◆ **What you are asked to do**:
Find the number of lines in these records where the word "Zealand" appears. Reply with that number and nothing more.

[Collected data entries]

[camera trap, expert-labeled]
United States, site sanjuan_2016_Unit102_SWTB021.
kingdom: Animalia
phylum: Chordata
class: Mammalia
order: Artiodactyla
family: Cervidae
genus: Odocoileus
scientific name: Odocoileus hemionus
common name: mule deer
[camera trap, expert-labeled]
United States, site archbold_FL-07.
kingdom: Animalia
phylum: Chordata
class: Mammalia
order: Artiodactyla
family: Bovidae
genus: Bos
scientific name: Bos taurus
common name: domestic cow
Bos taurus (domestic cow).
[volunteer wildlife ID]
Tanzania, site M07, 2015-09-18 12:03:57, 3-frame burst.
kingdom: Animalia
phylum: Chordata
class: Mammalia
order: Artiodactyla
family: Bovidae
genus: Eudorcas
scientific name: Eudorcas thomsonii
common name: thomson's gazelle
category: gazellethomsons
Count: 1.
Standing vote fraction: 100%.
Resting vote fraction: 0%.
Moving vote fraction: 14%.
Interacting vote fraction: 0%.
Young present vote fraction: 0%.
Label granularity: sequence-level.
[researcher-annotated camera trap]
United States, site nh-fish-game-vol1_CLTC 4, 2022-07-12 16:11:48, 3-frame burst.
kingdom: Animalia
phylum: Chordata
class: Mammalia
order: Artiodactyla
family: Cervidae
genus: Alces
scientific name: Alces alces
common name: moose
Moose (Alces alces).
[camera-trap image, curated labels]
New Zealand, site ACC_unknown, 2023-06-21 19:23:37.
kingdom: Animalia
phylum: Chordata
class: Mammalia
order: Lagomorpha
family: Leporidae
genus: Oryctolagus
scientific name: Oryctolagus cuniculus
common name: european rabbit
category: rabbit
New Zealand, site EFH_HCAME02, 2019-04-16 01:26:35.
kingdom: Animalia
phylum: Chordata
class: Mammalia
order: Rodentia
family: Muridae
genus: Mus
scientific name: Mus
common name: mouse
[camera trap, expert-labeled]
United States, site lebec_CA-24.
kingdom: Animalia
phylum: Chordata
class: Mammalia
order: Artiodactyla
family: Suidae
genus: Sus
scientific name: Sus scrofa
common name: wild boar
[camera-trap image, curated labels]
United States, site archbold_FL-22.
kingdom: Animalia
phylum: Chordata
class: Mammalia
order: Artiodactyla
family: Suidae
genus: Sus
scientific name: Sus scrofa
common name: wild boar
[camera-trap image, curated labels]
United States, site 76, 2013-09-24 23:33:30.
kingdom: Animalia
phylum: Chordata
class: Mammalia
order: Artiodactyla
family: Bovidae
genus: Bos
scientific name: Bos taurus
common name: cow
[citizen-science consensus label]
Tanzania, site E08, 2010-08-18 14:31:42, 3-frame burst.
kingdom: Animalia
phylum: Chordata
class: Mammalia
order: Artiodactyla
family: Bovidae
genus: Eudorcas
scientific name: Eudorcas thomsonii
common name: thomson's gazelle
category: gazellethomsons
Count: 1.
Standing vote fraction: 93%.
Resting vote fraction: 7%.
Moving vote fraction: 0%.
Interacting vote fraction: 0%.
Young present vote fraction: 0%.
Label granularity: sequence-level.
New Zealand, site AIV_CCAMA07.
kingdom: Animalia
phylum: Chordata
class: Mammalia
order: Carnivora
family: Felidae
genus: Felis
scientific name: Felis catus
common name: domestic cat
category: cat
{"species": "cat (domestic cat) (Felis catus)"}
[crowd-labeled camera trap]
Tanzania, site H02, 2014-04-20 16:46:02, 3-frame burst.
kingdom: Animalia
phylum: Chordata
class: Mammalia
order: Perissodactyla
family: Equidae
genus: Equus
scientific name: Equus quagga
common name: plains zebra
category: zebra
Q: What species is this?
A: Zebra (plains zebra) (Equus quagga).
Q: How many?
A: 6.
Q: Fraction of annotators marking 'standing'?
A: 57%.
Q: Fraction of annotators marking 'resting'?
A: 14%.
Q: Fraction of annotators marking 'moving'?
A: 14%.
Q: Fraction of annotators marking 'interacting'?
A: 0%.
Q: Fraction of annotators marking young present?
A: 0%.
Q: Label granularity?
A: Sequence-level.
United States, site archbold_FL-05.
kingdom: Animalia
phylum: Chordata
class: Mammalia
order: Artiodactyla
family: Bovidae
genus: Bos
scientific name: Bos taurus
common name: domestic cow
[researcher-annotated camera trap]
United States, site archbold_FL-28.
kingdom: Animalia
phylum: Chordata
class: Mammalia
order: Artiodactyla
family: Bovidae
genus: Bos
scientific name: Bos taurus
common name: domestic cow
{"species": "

◆ **Problem solution**:
3